FC Barcelona zaprzepaściła z kretesem szanse na pierwszy od pięciu lat półfinał Ligi Mistrzów. Pomimo pierwszego wygranego spotkania na Parc des Princes (3:2), w rewanżu przegrali aż różnicą trzech goli, mierząc się z przeciwnikiem przez większość czasu w osłabieniu.
Za głównego niszczyciela marzeń kibice wskazują Ronalda Araújo. Stoper przed upływem 30. minuty dopuścił się przewinienia na skrzydłowym PSG, skutkującym bezpośrednią czerwoną kartką. Z prowadzenia 1:0 po końcowym gwizdku Istvána Kovácsa zrobiło się 1:4.

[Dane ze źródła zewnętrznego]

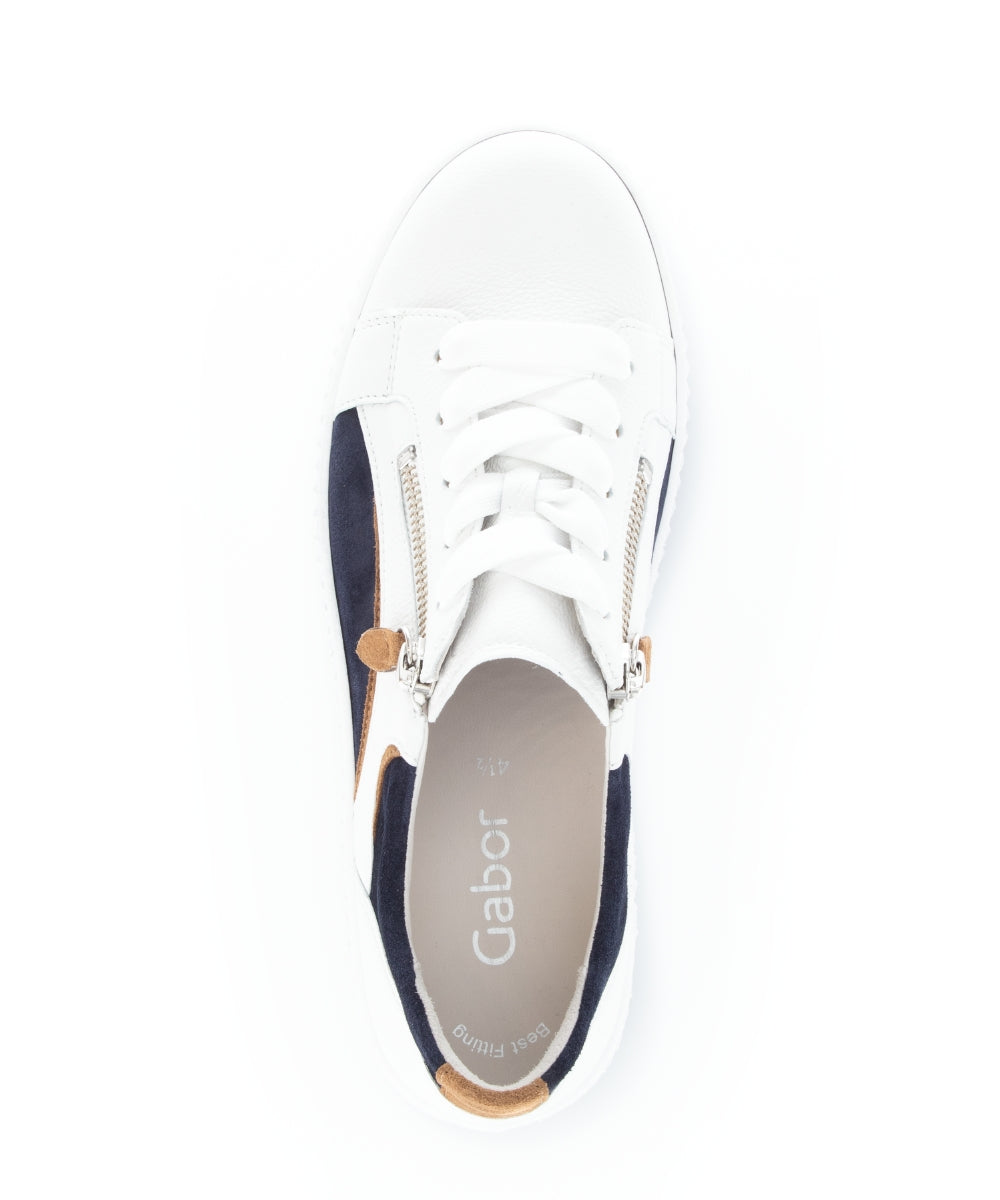 Gabor Wemo 23.330.20 Ladies Trainers leather, suede, side zip Colours Ltd, Colours, Colours Farnham, Colours Shoes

Na gorąco po zakończeniu rywalizacji do spornej sytuacji niejednoznacznie odniósł się Frenkie de Jon. Holenderski pomocnik dał do zrozumienia, że arbiter z Rumunii mógł potraktować tę sytuację znacznie łagodniej.
– Strzeliliśmy na 1:0, mieliśmy znaczną przewagę, ale gdy grasz na europejskim poziomie przez większość czasu w dziesiątkę przeciwko takiej drużynie jak PSG, po prostu musisz cierpieć. Próbowaliśmy coś zdziałać, ale nie potrafiliśmy – wyznał rozczarowany Holender.

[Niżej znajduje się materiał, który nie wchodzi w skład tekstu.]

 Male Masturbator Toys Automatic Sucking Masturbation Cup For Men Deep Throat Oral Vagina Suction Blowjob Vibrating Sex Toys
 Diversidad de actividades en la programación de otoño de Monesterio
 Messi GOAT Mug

– Wyrzucenie Araújo? Nie widziałem dokładnie momentu przewinienia, nie mogę nic więcej powiedzieć poza tym, że Barcola tracił kontrolę nad piłką i była ona już blisko rąk naszego bramkarza. Takie jest moje odczucie.

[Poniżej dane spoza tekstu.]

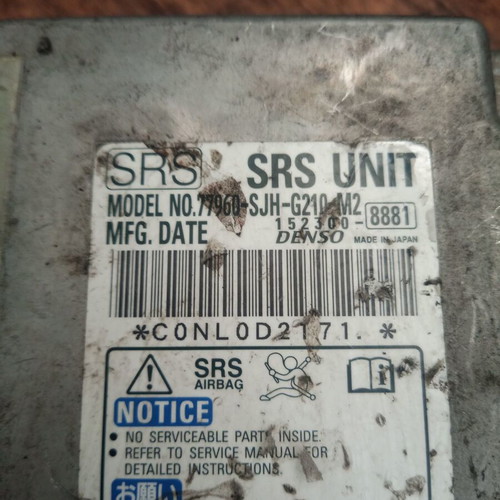 Airbag module for Honda FR-V 2.2 used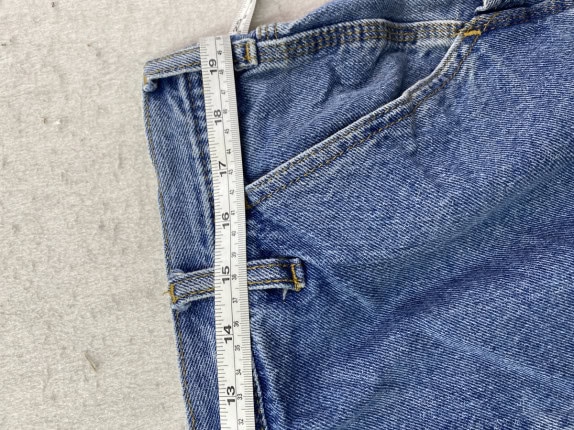 XL JEANS BERMUDA CARGO ΜΠΛΕ ΑΝΤΡΙΚΟ PRE OWNED XL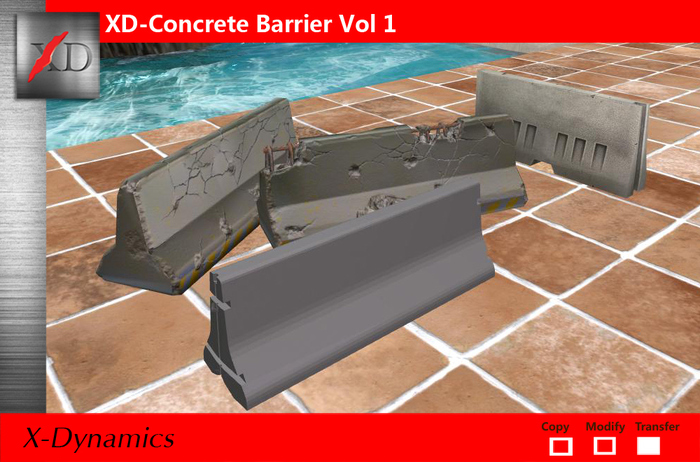 XD-Concrete Barrier Vol 1 (Mesh)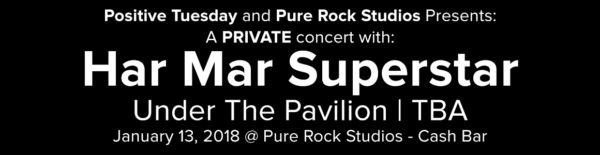 Har Mar Superstar with Under The Pavilion & Jae Havoc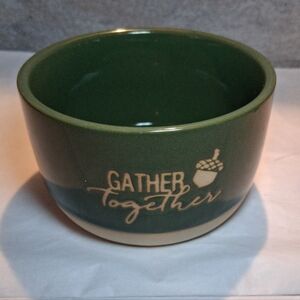 Ceramic Small Bowl with 'Gather Together' Design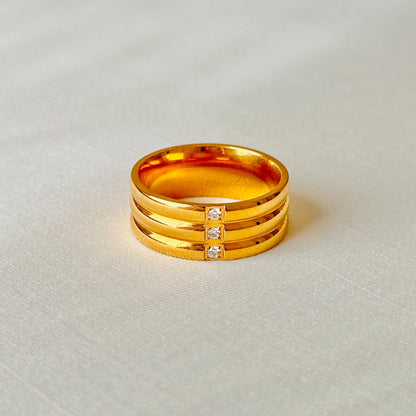 CZ 3-Tiered Ring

– Próbowaliśmy wszystkiego, walczyliśmy, ale nie udało się. To dla nas mocny cios. Byliśmy przekonani, że damy radę, ale musimy się podnieść i spróbować jeszcze raz podjąć się wyzwania w następnym sezonie – podsumował.
De Jong jeszcze ani razu nie miał okazji wznieść w górę Pucharu Europy. Najbliższej tego wyczynu był w barwach Ajaksu Amsterdam (sezon 2018/2019), lecz wówczas odpadł po dramatycznym półfinale z Tottenhamem.